While firms are buying less hardware, cloud vendors have turned out to be the computing industry’s best customers. Amazon has spent well over two billion dollars on its cloud infrastructure. Google reportedly has 1.4 million servers operating across three dozen data centers. [9] Demonstrating it won’t be outdone, Microsoft plans to build as many as twenty server farms, at costs of up to one billion dollars each. [10]Look for the clouds to pop up in unexpected places.
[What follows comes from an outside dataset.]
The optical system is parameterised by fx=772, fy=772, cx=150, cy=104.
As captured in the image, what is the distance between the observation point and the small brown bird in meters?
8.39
Microsoft has scouted locations in Siberia, while Google has applied to patent a method for floating data centers on an offshore platform powered by wave motions. [11]

KEY TAKEAWAYS


  • Cloud computing’s impact across industries is proving to be broad and significant.

  • Clouds can lower barriers to entry in an industry, making it easier for startups to launch and smaller firms to leverage the backing of powerful technology.

  • Clouds may also lower the amount of capital a firm needs to launch a business, shifting power away from venture firms in those industries that had previously needed more VC money.

  • Clouds can shift resources out of capital spending and into profitability and innovation.

  • Hardware and software sales may drop as cloud use increases, while service revenues will increase.

  • Cloud computing can accelerate innovation and therefore changes the desired skills mix and job outlook for IS workers. Tech skills in data center operations, support, and maintenance may shrink as a smaller number of vendors consolidate these functions.

  • Demand continues to spike for business-savvy technologists. Tech managers will need even stronger business skills and will focus an increasing percentage of their time on strategic efforts. These latter jobs are tougher to outsource, since they involve an intimate knowledge of the firm, its industry, and its operations.

  • The market for expensive, high margin, sever hardware is threatened by companies moving applications to the cloud instead of investing in hardware.

  • Server farms require plenty of cheap land, low cost power, ultrafast fiber-optic connections, and benefit from mild climates.

  • Sun, Microsoft, IBM, and HP have all developed rapid-deployment server farm modules that are pre configured and packed inside shipping containers.

QUESTIONS AND EXERCISES


  1. Describe the change in IBM’s revenue stream resulting from the shift to the cloud.

  2. Why is IBM particularly well positioned to take advantage of the shift to services?

  3. Describe the shift in skill sets required for IT workers that is likely to result from the widespread adoption of cloud computing.

  4. Why do certain entry barriers decrease as a result of cloud computing? What is the effect of lower entry barriers on new entrants, entrepreneurship, and venture capital? On existing competitors?

  5. What factors make the Columbia River region of the Pacific Northwest an ideal location for server farms?

  6. What is the estimated number of computers operated by Google?

  7. Why did Microsoft’s shift to cloud computing create an unexpected shock among stock analysts who cover the firm? What does this tell you about the importance of technology understanding among finance and investment professionals?

  8. Why do cloud computing vendors build regional server farms instead of one mega site?

  9. Why would a firm build a container-based data center?